Tryptic peptides from each of the gel slices were analyzed using an LTQ linear ion trap mass spectrometer (Thermo Finnigan, San Jose, CA, USA) equipped with a nanospray source (Thermo Finnigan) by slightly modifying the Hwang et al.’s method [14]. Briefly, samples in 12 μL of 0.1% formic acid were first injected into a peptide CapTrap cartridge for peptide concentration and desalting, and loaded into an in-house C18 microcolumn (5-μm bead size, 100-nm pore size, 100-μm inner diameter, 10-cm length, Column Engineering Inc., Ontario, Canada) with a microautosampler (EMMEN, The Netherlands) and separated by an Agilent 1100 high performance binary pump. Peptides were separated at a flow rate of 200 nL/min using a linear solvent gradient from 100% solvent A (5% (mL/mL) CH3CN, 0.4% (mL/mL) acetic acid, and 0.005% (mL/mL) heptafluorobutyric acid) to 80% solvent B (100% acetonitrile, 0.4% acetic acid, and 0.005% heptafluorobutyric acid) over 100 min. Positive ions were generated by electrospraying the eluent and directly introduced into an LTQ mass spectrometer.
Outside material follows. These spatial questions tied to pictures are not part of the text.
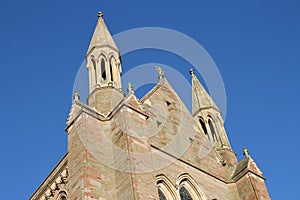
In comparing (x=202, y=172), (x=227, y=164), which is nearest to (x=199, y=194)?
(x=202, y=172)

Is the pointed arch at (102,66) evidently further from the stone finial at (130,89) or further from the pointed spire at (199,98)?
the pointed spire at (199,98)

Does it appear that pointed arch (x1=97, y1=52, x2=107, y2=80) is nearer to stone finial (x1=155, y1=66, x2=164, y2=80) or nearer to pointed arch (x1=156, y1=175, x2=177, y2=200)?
stone finial (x1=155, y1=66, x2=164, y2=80)

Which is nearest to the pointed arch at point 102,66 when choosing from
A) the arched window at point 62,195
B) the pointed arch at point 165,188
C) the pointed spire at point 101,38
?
the pointed spire at point 101,38

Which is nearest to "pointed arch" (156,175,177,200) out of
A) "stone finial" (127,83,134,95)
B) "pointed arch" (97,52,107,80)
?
"stone finial" (127,83,134,95)

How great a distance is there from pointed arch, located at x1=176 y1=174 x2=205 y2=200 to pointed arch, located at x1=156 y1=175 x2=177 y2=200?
0.60 m

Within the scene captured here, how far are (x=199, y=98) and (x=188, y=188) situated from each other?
7.67 m

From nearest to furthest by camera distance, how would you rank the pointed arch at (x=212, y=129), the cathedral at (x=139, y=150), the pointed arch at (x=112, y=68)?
1. the cathedral at (x=139, y=150)
2. the pointed arch at (x=112, y=68)
3. the pointed arch at (x=212, y=129)

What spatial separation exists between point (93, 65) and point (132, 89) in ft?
11.9

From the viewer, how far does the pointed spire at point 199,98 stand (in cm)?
2591

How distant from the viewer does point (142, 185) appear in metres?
16.1

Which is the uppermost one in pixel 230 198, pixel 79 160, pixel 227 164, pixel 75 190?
pixel 227 164

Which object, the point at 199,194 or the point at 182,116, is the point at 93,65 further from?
the point at 199,194

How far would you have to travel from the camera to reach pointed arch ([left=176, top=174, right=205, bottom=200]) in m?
19.1

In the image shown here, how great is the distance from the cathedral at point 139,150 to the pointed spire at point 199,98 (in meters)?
0.41
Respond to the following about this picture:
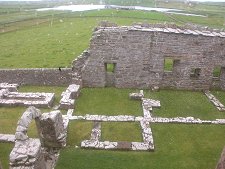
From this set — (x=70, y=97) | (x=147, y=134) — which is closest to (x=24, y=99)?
(x=70, y=97)

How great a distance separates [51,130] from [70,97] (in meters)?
5.83

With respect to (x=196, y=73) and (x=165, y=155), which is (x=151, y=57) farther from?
(x=165, y=155)

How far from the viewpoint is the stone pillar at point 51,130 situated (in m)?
13.2

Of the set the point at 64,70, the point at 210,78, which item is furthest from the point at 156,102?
the point at 64,70

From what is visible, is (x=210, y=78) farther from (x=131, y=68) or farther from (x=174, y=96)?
(x=131, y=68)

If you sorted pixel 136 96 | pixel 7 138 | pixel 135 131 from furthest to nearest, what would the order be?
1. pixel 136 96
2. pixel 135 131
3. pixel 7 138

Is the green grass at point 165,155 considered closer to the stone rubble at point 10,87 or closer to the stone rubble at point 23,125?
the stone rubble at point 23,125

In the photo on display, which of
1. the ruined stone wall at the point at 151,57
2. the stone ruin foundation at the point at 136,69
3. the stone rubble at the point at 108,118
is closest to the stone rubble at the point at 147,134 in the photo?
the stone ruin foundation at the point at 136,69

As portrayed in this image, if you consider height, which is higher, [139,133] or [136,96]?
[136,96]

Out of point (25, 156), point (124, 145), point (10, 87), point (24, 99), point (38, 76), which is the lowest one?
point (124, 145)

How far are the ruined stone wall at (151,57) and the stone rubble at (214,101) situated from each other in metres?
0.61

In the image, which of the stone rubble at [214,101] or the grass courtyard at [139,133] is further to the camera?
the stone rubble at [214,101]

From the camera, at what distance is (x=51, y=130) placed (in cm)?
1350

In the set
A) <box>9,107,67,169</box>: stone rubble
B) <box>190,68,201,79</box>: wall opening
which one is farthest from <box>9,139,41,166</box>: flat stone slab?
<box>190,68,201,79</box>: wall opening
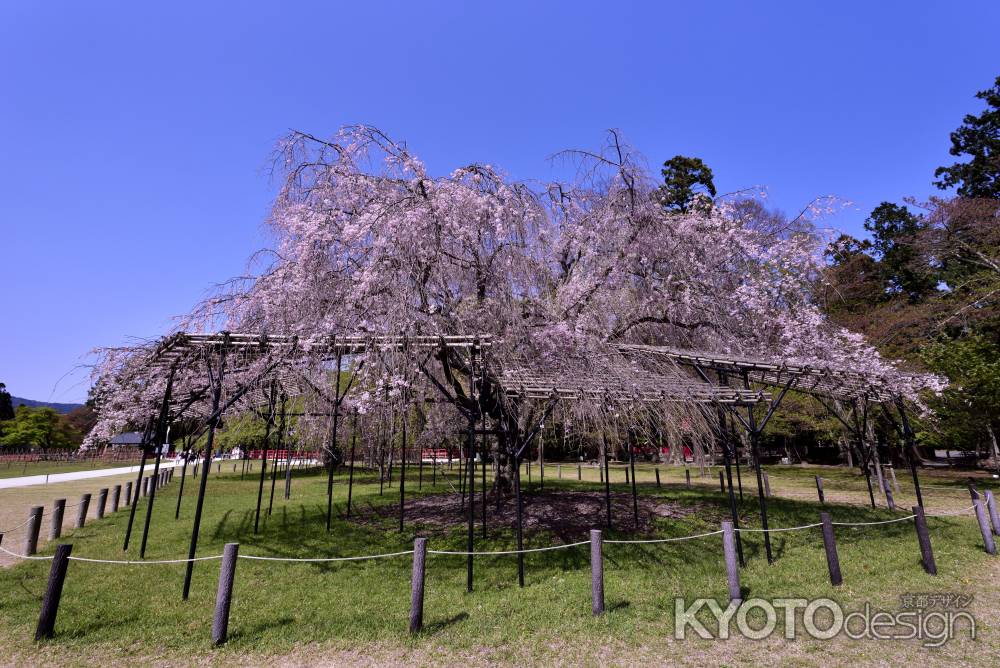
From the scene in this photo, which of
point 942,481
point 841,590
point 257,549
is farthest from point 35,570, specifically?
point 942,481

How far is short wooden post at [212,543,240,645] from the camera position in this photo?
536 cm

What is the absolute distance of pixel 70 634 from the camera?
5.47 meters

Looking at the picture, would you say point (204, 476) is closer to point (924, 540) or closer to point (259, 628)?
point (259, 628)

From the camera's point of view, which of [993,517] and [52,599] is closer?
[52,599]

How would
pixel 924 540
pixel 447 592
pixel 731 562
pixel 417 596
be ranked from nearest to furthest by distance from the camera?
pixel 417 596 < pixel 731 562 < pixel 447 592 < pixel 924 540

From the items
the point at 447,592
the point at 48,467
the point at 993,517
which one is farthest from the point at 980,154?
the point at 48,467

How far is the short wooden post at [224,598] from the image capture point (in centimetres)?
536

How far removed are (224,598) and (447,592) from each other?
113 inches
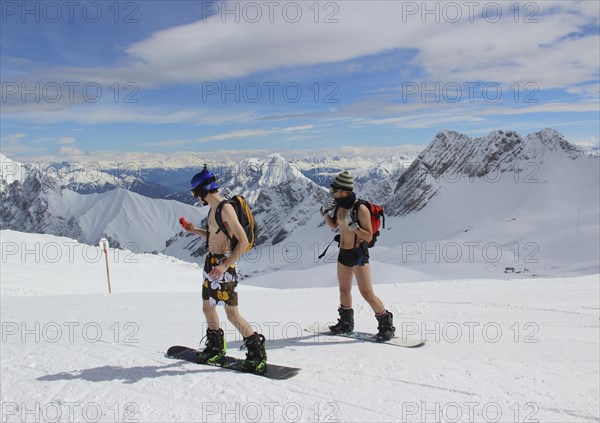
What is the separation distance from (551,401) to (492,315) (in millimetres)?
4600

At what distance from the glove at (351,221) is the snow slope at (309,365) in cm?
171

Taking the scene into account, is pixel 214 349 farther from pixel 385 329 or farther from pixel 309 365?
pixel 385 329

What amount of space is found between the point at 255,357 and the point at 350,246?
2131 mm

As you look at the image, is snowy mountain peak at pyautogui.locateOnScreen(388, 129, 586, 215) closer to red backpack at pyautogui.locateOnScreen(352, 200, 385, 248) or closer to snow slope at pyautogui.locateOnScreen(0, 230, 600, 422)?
snow slope at pyautogui.locateOnScreen(0, 230, 600, 422)

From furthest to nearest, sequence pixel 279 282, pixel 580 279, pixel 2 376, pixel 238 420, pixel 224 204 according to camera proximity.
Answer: pixel 279 282 < pixel 580 279 < pixel 2 376 < pixel 224 204 < pixel 238 420

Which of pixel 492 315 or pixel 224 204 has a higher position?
pixel 224 204

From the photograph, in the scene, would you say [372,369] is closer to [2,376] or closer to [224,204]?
[224,204]

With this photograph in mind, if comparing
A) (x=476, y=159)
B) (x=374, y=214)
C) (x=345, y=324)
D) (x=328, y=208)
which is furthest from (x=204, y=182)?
(x=476, y=159)

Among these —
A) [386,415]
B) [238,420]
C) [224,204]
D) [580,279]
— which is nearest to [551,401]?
[386,415]

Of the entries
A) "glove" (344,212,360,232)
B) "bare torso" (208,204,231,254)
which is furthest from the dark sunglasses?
"glove" (344,212,360,232)

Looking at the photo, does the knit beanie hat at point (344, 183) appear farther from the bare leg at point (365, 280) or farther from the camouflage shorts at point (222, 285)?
the camouflage shorts at point (222, 285)

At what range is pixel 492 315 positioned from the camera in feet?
31.8

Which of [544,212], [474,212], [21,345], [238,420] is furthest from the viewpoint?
[474,212]

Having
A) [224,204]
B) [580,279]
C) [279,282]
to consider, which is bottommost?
[279,282]
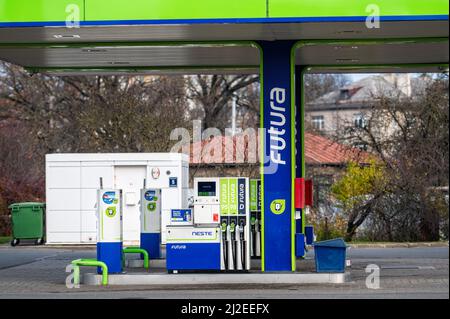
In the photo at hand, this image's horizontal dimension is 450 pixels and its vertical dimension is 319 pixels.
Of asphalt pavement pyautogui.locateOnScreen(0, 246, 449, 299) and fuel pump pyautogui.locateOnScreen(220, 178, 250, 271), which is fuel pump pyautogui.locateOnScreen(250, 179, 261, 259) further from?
asphalt pavement pyautogui.locateOnScreen(0, 246, 449, 299)

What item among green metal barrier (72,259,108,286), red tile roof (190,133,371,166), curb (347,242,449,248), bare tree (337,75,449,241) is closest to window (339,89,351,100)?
red tile roof (190,133,371,166)

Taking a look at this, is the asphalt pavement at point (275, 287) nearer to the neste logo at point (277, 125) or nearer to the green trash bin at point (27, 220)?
the neste logo at point (277, 125)

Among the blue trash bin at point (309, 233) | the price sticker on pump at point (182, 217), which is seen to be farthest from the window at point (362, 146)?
the price sticker on pump at point (182, 217)

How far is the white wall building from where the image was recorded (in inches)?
1172

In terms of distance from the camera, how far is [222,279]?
18.0 metres

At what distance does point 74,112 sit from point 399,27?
2914 cm

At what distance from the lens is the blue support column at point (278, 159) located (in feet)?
59.7

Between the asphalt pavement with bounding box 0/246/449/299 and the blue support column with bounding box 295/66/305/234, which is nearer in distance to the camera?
the asphalt pavement with bounding box 0/246/449/299

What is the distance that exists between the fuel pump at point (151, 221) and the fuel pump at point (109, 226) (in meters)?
2.68

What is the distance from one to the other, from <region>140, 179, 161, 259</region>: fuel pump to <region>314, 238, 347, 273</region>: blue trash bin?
166 inches

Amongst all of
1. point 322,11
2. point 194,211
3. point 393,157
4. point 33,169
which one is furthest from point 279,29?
point 33,169

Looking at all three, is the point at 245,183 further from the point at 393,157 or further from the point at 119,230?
the point at 393,157

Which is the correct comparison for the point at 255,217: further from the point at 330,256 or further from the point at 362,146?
the point at 362,146

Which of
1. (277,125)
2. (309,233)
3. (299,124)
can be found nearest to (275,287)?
(277,125)
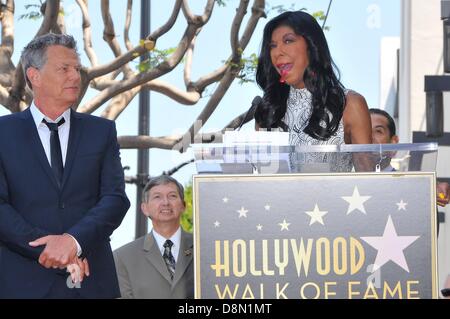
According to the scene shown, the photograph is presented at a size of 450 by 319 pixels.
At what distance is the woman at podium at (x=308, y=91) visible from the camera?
5.68 metres

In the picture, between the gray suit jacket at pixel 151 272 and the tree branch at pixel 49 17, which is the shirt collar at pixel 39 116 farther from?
the tree branch at pixel 49 17

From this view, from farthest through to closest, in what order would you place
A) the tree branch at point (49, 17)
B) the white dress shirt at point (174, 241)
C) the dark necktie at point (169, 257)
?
the tree branch at point (49, 17)
the white dress shirt at point (174, 241)
the dark necktie at point (169, 257)

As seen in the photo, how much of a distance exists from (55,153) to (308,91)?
1238mm

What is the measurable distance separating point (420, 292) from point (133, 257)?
115 inches

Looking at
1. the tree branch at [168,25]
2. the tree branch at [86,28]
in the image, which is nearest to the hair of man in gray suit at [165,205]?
the tree branch at [168,25]

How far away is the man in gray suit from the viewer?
279 inches

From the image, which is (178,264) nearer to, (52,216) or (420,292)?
(52,216)

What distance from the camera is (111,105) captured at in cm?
1469

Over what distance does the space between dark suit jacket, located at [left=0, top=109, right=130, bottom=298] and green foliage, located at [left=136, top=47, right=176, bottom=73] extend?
29.7ft

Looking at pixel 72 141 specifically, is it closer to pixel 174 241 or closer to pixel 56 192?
pixel 56 192

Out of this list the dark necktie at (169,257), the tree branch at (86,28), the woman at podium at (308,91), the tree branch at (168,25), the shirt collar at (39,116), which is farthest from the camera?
the tree branch at (86,28)

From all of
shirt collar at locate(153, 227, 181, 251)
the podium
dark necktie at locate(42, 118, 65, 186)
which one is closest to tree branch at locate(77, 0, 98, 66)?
shirt collar at locate(153, 227, 181, 251)

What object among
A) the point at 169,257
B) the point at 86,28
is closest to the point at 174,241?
the point at 169,257
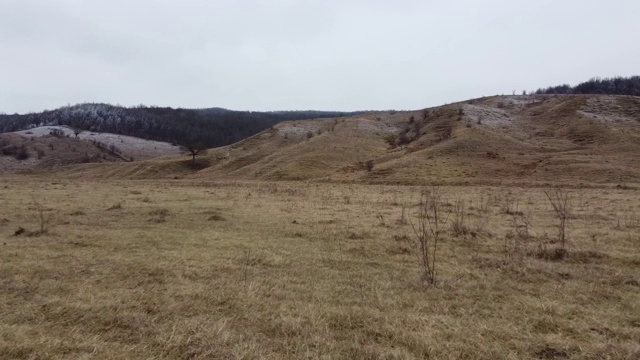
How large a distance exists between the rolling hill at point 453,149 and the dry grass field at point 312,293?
29284 mm

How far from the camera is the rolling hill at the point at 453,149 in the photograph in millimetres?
42156

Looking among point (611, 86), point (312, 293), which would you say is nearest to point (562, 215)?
point (312, 293)

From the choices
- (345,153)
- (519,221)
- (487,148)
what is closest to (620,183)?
(487,148)

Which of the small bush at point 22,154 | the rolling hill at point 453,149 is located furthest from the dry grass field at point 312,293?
the small bush at point 22,154

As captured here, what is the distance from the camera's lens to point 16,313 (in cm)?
580

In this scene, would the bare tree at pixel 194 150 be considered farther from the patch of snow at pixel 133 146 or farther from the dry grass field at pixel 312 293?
the patch of snow at pixel 133 146

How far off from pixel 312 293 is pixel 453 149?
160 ft

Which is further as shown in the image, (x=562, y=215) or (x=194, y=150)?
(x=194, y=150)

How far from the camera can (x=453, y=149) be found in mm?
52188

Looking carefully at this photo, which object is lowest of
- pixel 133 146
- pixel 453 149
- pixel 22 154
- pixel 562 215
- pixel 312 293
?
pixel 22 154

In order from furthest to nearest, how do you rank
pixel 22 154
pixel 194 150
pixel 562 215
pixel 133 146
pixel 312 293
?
pixel 133 146 < pixel 22 154 < pixel 194 150 < pixel 562 215 < pixel 312 293

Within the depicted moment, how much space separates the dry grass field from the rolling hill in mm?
29284

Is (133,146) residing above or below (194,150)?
above

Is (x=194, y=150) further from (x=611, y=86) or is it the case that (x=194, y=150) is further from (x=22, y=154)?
(x=611, y=86)
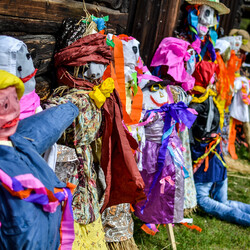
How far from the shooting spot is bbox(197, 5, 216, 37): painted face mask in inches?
142

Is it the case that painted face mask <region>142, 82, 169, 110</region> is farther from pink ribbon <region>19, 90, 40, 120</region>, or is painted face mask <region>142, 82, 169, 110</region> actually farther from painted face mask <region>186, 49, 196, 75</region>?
pink ribbon <region>19, 90, 40, 120</region>

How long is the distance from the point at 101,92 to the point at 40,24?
0.54 m

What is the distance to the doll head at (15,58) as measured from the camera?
155cm

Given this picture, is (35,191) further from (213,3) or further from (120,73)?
(213,3)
The mass spectrometer was operated in a data-dependent acquisition mode in the 300-1800 m/z range in which each full MS scan was followed by one MS/MS scan of the most intense ion with charge states +2 to +4 and fragmented by collision-induced dissociation (CID) using a normalized collision energy of 35%. The temperature of the heated capillary and electrospray voltage were 195 oC and 2.0 kV, respectively. The peptide intensities were normalized against total intensities. Parent and fragment ions were selected with tolerances of ± 100 ppm and ± 1 Da, respectively. All acquired MS/MS data were queried against the NCBI rat protein database using the SEQUEST algorithm (Thermo Electron, San Jose, CA). The resulting SEQUEST output files were loaded for identification of peptides and proteins using PeptideProphet and ProteinProphet software [15, 16], and assembled a complete protein list from the rat urine fractions using the INTERACT software [17]. In addition, the peptide identification processes were further filtered using the size of the peptide greater than six amino acids and considering different modifications, such as, deamination, oxidation, and phosphorylation.

Western Blotting

For Western blotting, equal amounts of urinary proteins were loaded in each lane of 10% (mg/mL) SDS-PAGE gel and separated. After gel electrophoresis and protein transfer to PVDF membrane (Millipore, Billerica, MA, USA), the membranes were blocked with 3% (mg/mL) BSA, and probed with properly diluted (1:300-1:500) various monoclonal primary antibodies (Santa Cruz, Dallas, TX, USA) in 3% BSA with 0.1% (mL/mL) Tween-20 in PBS for 4 hr at RT, respectively. Following this, 1:10000 diluted goat anti-mouse secondary antibody conjugated with horse radish peroxidase (Sigma-Aldrich, St. Louis, MO, USA) in 0.1% Tween 20 in PBS was incubated with the membrane for 1 hr at RT. Immunoreactivity was detected using the LAS-3000 scanner (Fuji, Tokyo, Japan) after extensive washing with 0.1% Tween-20 in PBS and chemiluminescence staining (SuperSignal Picochemiluminescent Substrate, ThermoFisher, PA, USA). The intensities of the decorated bands were normalized against the total protein loaded in each lane.

Statistical Analysis

Statistical analyses were performed using SPSS software (SPSS Korea Plus, Seoul, Korea). The mean ± SEM was calculated for each group and compared by paired Student’s t-tests. P<0.05 was considered statistically significant.

RESULTS and DISCUSSIONS

Isolation of biomarkers for non-invasive diagnosis of osteoporosis is very demanding in the prevention and monitoring of the disease. The orthogonal rat model for osteoporosis and the urine-based proteomic approach using 2-D gel analysis and mass spectrometry could allow us to reduce the environmental and biological variations, and provide us a premier platform for isolating potential osteoporosis-associated biomarkers, which can be used for developing non-invasive diagnosis. We designed the experiment to enhance the possibility of the selection of the osteoporosis-associated biomarkers by comparing the urinary proteins from sham operated and ovariectomized 8 month old rats after 4 month of the operation, and at the same time to compare urinary proteins from 2 month old rats (Young group) with sham and OVX to select and eliminate the simply age-related up- or down-regulated proteins. The comparison between Young control and Sham for the spot intensities on 2-D gel and spectral counts from MS analysis could provide us information which proteins are changed as rats are aged. And the information on the age-related proteins helped us focus on the other osteoporosis related protein markers from the lists of proteins obtained from Sham and OVX groups by 2-D gel and MS/MS analysis.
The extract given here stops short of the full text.